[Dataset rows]
* Begin *

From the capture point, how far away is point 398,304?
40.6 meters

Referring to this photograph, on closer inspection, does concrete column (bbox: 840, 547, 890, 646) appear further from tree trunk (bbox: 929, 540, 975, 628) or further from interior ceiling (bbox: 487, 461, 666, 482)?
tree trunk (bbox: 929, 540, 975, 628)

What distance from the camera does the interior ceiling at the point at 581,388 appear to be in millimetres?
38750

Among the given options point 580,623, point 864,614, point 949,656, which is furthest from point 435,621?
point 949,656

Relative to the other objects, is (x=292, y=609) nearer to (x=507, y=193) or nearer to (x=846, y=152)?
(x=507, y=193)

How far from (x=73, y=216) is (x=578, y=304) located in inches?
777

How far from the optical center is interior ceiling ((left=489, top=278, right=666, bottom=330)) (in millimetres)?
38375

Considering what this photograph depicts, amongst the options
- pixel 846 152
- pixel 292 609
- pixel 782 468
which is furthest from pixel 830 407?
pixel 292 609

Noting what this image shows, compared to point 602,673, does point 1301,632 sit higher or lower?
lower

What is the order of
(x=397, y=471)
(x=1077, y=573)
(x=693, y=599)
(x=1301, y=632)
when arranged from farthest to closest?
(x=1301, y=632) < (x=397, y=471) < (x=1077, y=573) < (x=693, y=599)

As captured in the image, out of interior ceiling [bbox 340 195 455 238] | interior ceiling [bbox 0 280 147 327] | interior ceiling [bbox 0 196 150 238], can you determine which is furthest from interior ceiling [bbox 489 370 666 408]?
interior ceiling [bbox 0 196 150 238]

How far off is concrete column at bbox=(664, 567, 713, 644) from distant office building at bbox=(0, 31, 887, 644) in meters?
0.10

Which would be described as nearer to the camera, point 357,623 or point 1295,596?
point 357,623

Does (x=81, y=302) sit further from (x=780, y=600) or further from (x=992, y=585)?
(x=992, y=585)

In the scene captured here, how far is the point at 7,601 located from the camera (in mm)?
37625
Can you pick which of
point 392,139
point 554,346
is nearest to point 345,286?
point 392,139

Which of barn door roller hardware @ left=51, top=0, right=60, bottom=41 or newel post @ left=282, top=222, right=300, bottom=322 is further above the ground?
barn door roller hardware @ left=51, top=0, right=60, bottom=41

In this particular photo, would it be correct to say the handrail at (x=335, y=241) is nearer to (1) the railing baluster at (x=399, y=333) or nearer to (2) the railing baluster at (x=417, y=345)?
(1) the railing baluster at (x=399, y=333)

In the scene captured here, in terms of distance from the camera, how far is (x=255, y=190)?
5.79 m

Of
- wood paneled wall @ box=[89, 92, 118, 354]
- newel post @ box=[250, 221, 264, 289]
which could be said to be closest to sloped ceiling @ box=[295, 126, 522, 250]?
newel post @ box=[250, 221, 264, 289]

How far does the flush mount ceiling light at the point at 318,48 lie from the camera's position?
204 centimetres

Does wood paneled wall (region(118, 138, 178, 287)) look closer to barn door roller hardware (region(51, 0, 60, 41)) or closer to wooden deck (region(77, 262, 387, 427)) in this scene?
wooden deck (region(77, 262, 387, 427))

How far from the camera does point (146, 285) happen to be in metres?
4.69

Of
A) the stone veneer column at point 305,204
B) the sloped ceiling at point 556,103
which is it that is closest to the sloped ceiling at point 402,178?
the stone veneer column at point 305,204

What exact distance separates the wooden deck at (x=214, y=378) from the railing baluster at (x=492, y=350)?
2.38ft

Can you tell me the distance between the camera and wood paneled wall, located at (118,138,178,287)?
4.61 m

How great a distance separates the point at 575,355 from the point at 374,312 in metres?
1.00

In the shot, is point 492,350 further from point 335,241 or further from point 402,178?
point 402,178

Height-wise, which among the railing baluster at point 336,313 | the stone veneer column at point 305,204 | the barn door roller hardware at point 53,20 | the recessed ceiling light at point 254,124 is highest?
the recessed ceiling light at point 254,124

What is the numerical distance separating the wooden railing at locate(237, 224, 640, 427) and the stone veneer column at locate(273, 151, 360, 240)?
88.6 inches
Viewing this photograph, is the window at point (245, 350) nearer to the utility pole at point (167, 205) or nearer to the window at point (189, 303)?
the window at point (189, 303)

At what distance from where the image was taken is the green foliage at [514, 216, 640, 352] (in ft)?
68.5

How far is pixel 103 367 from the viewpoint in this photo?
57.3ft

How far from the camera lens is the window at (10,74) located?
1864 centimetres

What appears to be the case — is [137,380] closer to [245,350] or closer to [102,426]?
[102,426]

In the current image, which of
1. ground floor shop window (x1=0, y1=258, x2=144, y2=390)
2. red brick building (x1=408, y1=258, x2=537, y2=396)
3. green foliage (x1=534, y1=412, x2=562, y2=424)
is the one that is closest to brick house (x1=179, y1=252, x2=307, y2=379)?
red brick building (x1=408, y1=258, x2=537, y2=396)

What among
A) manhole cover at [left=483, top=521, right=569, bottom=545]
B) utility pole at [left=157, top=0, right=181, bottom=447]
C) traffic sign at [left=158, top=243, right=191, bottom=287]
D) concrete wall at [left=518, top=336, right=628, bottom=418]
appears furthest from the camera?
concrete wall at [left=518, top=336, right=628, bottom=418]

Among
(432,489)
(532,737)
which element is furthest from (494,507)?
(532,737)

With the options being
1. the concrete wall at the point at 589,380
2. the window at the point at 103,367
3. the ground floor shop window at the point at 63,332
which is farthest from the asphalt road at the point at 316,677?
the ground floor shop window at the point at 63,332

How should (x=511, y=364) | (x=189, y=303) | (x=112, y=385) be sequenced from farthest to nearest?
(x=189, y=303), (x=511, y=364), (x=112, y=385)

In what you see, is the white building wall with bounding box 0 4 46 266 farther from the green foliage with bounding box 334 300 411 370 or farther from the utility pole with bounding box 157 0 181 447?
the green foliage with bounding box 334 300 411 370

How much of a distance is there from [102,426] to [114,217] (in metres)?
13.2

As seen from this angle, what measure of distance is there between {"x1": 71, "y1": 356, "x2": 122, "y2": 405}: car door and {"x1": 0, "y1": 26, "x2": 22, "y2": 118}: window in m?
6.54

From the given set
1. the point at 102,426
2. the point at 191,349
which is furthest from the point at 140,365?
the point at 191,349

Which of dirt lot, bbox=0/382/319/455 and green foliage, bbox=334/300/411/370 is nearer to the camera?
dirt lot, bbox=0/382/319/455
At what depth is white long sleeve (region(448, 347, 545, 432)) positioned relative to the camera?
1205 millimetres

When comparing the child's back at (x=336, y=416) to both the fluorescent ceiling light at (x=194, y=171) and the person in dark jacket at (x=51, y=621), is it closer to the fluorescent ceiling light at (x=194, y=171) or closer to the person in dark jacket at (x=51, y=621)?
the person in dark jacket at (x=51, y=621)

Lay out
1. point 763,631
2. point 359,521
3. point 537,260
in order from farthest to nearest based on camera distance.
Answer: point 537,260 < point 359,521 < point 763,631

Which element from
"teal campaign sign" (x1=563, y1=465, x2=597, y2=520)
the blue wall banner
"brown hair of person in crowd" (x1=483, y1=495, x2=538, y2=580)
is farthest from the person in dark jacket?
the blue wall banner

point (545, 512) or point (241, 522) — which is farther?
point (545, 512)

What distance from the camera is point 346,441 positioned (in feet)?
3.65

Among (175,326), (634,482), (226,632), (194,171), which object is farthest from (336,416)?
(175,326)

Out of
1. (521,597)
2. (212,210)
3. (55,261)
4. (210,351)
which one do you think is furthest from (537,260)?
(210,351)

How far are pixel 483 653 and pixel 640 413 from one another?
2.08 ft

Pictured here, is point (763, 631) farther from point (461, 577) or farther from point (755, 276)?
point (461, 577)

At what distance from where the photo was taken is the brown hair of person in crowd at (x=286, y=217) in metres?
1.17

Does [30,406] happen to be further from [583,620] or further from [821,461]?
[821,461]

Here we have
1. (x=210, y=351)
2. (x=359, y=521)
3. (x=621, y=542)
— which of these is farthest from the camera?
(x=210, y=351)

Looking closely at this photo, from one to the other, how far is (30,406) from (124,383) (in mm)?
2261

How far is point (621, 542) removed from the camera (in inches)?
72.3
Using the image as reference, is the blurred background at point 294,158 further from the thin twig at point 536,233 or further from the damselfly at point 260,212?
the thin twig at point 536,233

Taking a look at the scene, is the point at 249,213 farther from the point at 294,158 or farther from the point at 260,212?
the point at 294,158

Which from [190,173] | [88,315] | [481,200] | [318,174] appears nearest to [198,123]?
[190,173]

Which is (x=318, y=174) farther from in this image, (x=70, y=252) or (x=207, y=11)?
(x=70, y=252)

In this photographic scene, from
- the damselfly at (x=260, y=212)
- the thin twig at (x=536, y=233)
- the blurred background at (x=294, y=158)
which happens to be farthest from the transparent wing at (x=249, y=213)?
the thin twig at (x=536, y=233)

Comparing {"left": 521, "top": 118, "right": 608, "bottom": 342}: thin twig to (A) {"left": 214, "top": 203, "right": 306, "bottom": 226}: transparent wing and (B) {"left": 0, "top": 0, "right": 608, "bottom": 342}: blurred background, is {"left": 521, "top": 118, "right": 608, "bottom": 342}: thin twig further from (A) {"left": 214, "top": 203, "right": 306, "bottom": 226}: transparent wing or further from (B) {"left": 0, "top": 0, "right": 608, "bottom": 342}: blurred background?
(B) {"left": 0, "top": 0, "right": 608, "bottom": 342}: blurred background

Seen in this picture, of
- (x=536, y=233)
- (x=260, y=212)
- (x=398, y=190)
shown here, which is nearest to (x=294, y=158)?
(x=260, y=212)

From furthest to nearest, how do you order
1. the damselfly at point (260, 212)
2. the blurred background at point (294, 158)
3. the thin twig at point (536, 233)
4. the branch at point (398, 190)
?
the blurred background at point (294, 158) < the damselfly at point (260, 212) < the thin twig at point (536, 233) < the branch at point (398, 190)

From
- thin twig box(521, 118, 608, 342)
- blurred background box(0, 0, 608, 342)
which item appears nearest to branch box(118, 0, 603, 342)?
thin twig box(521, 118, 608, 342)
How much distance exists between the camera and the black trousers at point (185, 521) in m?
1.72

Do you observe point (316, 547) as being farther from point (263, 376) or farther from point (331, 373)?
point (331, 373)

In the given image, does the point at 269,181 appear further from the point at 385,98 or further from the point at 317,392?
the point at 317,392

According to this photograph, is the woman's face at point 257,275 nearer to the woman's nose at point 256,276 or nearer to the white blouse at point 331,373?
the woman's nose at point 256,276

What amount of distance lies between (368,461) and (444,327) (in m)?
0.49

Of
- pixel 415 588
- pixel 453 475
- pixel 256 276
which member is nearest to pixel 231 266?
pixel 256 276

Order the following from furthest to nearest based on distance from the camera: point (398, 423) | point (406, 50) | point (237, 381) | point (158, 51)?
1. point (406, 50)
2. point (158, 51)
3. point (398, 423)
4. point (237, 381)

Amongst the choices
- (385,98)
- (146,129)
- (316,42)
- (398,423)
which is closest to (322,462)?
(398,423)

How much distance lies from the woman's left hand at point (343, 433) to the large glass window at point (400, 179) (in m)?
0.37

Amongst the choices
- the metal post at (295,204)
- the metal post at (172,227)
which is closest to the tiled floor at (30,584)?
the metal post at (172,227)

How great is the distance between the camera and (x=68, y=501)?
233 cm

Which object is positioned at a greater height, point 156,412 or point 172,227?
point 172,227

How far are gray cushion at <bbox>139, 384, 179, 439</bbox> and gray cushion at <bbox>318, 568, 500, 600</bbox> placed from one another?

* End *

The exercise = Rewrite the listing from its first line through the line containing "40.6 meters", swapping "capture point" for "camera position" and leaving everything else as it is.

Task result =
From the camera position, how far away is point 398,304?
40.6 meters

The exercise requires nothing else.